Unter anderem sagte er: «Fussball bedeutet Gefühle, Emotionen, Glauben, Vertrauen, Menschen.» Und: «Ich habe es schon viele, viele, viele Male gemacht, Mannschaften von unten wegzuführen.» Und schliesslich: «Wir müssen stolz sein auf das, was wir sind.»

Der Gegner wird von der Mainzer Energie erdrückt

Vom ersten Tag an kennt er die Spieler mit Vor- und Nachnamen, auch die Schweizer Nationalspieler Silvan Widmer und Edimilson Fernandes. «Das hilft natürlich, wenn du nicht zuerst noch auf den Zettel schauen musst, um zu sehen: Ah, Nummer 8, Barreiro», sagt Schmidt. Henriksen ordnet sofort an, mehr Trainings für die Zuschauer zu öffnen. Drei Tage hat er Zeit, die Mannschaft auf sein Debüt gegen Augsburg vorzubereiten. Als der Spielbeginn noch eine Stunde entfernt ist, geht er raus auf den Platz, baut sich vor der Fantribüne auf und schlägt ein paar Mal mit der rechten Faust in die Luft, um die Stimmung anzuheizen. Mainz gewinnt 1:0.

Das Bild von Henriksen, wie er auf die Fans zugeht, ist zum Symbol geworden für das, was sich in Mainz seit seiner Ankunft entwickelt hat. «Es ist ein Bild, das wirkt», sagt Schmidt. «Bo legt die Zündschnur zwischen Team und Fans. Er schafft eine Verbindung.» Und die Verbindung soll heissen: Die Spieler geben auf dem Platz alles, und die Fans geben alles für die Mannschaft.

▶ [DATENTEIL]:
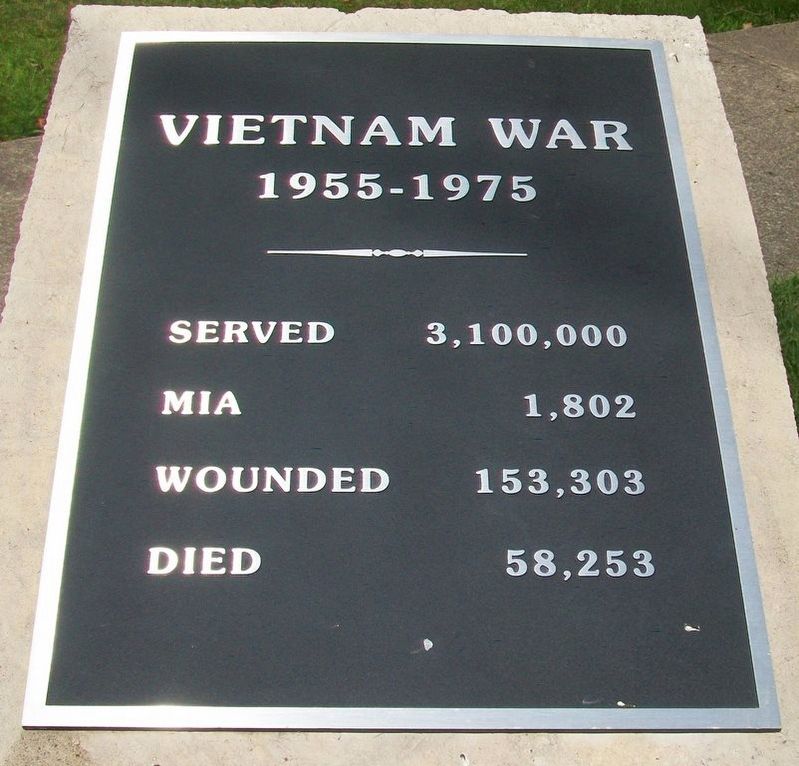 Vietnam War Memorial Statistics. Click for full size. Vietnam War Memorial Statistics image. Click for full size.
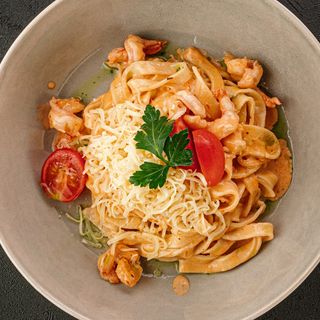 Паста с креветками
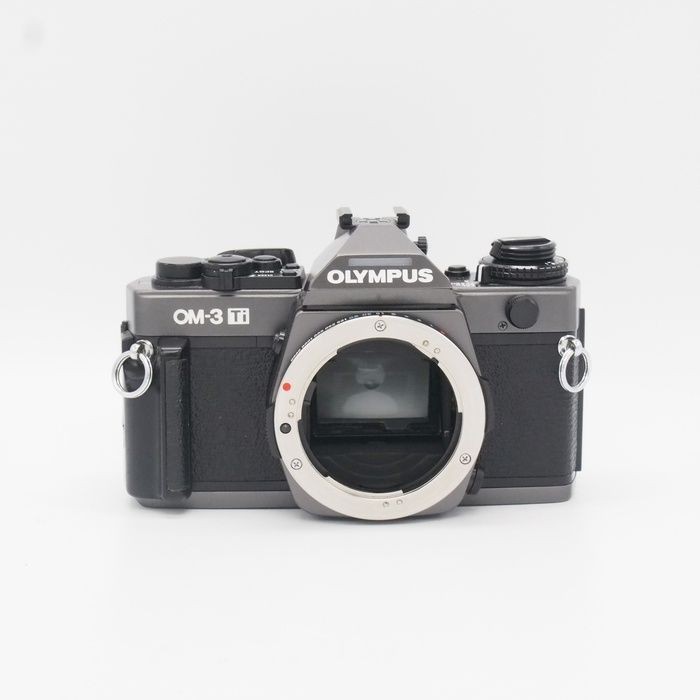 Near MINT] Olympus OM-3 Ti Titanium 35mm SLR Film Camera Body from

▶ [AUFGABEN]:
- A) Ändere im Text über Henriksen in Mainz den Abschnitt, der mit „Vom ersten Tag“ beginnt und bis einschließlich „Mainz gewinnt 1:0.“ reicht, und setze dabei „Trainingseinheiten“ an die Stelle von „Trainings“.
- B) Wie viele Tage blieben Henriksen laut dem Text über Mainz, um die Mannschaft auf sein Debüt vorzubereiten?

▶ [LÖSUNGEN]:
- A)
Vom ersten Tag an kennt er die Spieler mit Vor- und Nachnamen, auch die Schweizer Nationalspieler Silvan Widmer und Edimilson Fernandes. «Das hilft natürlich, wenn du nicht zuerst noch auf den Zettel schauen musst, um zu sehen: Ah, Nummer 8, Barreiro», sagt Schmidt. Henriksen ordnet sofort an, mehr Trainingseinheiten für die Zuschauer zu öffnen. Drei Tage hat er Zeit, die Mannschaft auf sein Debüt gegen Augsburg vorzubereiten. Als der Spielbeginn noch eine Stunde entfernt ist, geht er raus auf den Platz, baut sich vor der Fantribüne auf und schlägt ein paar Mal mit der rechten Faust in die Luft, um die Stimmung anzuheizen. Mainz gewinnt 1:0.

- B) Drei Tage.